Iklan - Scroll untuk Melanjutkan
Baca artikel IDN Times lainnya di IDN App
Eks Kapolres Ngada AKBP Fajar memberi keterangan pers jelang libur nataru. (x.com/Kasi Humas Polres Ngada)
Eks Kapolres Ngada AKBP Fajar memberi keterangan pers jelang libur nataru. (x.com/Kasi Humas Polres Ngada)

Kupang, IDN Times - Lembaga Perlindungan Anak Nusa Tenggara Timur (LPA NTT) menilai kebiri kimia dan hukuman mati pantas bagi eks Kapolres Ngada, AKBP Fajar Widyadharma Lukman Sumaatmaja.

Ketua LPA NTT, Veronika Ata, menyebut Fajar telah melanggar banyak aturan hukum, salah satunya Undang-Undang (UU) No. 17 Tahun 2016 tentang perubahan atas UU No. 23 Tahun 2002 tentang Perlindungan Anak. UU ini juga mengatur penerapan kebiri kimia bagi seorang pedofilia.
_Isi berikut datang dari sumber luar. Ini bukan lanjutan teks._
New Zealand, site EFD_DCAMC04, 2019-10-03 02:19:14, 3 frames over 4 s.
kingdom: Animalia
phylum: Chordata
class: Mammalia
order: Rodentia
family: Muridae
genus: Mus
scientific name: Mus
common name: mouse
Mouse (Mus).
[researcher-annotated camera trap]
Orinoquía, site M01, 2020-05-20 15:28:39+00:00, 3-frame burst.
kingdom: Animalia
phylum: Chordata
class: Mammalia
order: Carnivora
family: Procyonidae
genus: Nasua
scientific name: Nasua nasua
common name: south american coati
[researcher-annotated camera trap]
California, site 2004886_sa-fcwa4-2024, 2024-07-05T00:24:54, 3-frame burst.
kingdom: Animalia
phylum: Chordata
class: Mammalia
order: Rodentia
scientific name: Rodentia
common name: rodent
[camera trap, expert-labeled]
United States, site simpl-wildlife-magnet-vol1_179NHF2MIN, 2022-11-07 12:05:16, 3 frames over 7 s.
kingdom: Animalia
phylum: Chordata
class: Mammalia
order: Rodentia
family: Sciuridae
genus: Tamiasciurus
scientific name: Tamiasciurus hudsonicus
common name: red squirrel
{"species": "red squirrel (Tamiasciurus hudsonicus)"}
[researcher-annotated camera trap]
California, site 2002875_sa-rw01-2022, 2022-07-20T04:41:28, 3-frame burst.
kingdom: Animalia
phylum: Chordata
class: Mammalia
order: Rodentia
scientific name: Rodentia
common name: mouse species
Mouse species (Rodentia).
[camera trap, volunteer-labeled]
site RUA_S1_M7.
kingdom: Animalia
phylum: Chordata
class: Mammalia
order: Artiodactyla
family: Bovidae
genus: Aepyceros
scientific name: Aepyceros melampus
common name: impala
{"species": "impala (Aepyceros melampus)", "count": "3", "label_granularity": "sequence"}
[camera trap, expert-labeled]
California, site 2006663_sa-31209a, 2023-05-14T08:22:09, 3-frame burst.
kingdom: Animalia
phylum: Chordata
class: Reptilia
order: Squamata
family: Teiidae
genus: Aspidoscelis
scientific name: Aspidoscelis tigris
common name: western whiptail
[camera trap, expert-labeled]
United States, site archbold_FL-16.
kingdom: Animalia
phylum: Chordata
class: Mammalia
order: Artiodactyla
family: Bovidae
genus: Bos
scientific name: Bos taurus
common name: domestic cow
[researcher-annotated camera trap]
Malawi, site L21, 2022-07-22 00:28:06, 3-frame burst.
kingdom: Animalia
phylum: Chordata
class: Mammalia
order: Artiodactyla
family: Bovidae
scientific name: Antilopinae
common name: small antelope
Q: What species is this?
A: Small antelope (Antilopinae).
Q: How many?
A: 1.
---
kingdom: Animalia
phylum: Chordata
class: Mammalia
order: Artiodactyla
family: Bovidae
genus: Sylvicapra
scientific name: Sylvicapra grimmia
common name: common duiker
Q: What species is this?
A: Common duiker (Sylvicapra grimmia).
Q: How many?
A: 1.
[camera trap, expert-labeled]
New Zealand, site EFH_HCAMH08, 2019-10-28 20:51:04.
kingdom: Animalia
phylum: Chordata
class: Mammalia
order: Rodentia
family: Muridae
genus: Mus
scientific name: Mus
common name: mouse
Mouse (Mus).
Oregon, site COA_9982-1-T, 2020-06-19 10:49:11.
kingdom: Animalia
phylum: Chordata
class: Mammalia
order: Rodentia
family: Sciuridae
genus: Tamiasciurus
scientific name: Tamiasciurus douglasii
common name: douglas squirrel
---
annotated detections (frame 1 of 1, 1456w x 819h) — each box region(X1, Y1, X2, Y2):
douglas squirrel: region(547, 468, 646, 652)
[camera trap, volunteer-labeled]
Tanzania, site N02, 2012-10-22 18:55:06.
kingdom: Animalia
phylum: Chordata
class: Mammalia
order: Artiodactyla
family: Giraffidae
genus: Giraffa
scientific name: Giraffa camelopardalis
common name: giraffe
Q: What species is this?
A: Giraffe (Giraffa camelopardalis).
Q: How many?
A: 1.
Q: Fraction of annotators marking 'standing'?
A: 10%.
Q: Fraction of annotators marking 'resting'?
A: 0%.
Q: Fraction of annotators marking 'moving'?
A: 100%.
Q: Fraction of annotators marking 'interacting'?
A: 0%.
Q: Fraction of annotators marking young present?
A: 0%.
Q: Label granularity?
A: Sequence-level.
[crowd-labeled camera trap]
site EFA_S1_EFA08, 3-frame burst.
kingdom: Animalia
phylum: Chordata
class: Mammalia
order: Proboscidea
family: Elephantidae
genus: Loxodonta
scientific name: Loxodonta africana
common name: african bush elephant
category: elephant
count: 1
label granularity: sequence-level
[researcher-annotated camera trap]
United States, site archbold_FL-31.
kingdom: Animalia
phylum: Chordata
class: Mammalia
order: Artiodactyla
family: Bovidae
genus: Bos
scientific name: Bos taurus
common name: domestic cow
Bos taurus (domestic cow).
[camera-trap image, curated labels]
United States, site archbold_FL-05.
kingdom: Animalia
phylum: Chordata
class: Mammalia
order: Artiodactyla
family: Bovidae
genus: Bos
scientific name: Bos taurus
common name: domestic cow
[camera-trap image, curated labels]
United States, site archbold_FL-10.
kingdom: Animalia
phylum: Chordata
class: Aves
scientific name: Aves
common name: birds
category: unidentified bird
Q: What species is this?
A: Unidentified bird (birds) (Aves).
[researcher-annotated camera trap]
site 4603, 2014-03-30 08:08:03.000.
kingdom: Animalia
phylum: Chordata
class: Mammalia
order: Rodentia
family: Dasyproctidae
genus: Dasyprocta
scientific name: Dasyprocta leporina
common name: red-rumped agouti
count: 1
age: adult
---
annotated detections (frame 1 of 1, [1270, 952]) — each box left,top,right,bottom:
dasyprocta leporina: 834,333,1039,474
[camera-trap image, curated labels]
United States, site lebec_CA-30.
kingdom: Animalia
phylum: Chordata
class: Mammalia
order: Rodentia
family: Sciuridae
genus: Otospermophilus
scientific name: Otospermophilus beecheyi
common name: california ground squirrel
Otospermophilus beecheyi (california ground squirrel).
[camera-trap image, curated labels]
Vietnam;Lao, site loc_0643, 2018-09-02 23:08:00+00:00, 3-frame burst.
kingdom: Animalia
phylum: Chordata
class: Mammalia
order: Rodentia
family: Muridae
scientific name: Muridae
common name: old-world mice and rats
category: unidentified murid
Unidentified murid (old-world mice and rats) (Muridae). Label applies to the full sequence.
"Hukuman yang pantas adalah hukuman seumur hidup dan hukuman kebiri sebagaimana yang diamanatkan oleh UU Perlindungan Anak tentang kejahatan seksual," tukasnya saat dihubungi Senin (17/3/2025).

1. Eks Kapolres Ngada kena pasal berlapis

ilustrasi hukum yang setara dari Dewi Keadilan. (pexels.com/Pavel Danilyuk)

Veronika melihat eks Kapolres Ngada sebagai polisi predator anak yang juga telah melanggar banyak UU mulai dari kekerasan seksual, eksploitasi manusia, narkoba hingga pornografi. Dalam UU Tindak Pidana Kekerasan Seksual (TPKS) saja, sebut Veronika, eks Kapolres Ngada ini bisa mendapatkan hukuman berat.

"Dalam UU ini digariskan terhadap predator anak dengan hukuman maksimal hukuman mati. Itu kata Undang-undang dan bagaimana kita bisa menerapkan ini apalagi kita ketahui bukan saja kejahatan seksual, yang ia lakukan" tegasnya.

LPA NTT mendesak penerapan pasal berlapis dari berbagai UU itu agar menjerat AKBP Fajar dengan hukuman paling maksimal.

2. Eks Kapolres Ngada bayar Rp3 juta ke seorang perantara

AKBP Fajar saat menjabat Kapolres Ngada. (x.com/Kasi Humas Polres Ngada)

Veronika mengungkap juga sosok F, seorang perempuan yang membawa korban berusia 6 tahun kepada Fajar di sebuah hotel di Kota Kupang. F menerima imbalan Rp3 juta dari Fajar.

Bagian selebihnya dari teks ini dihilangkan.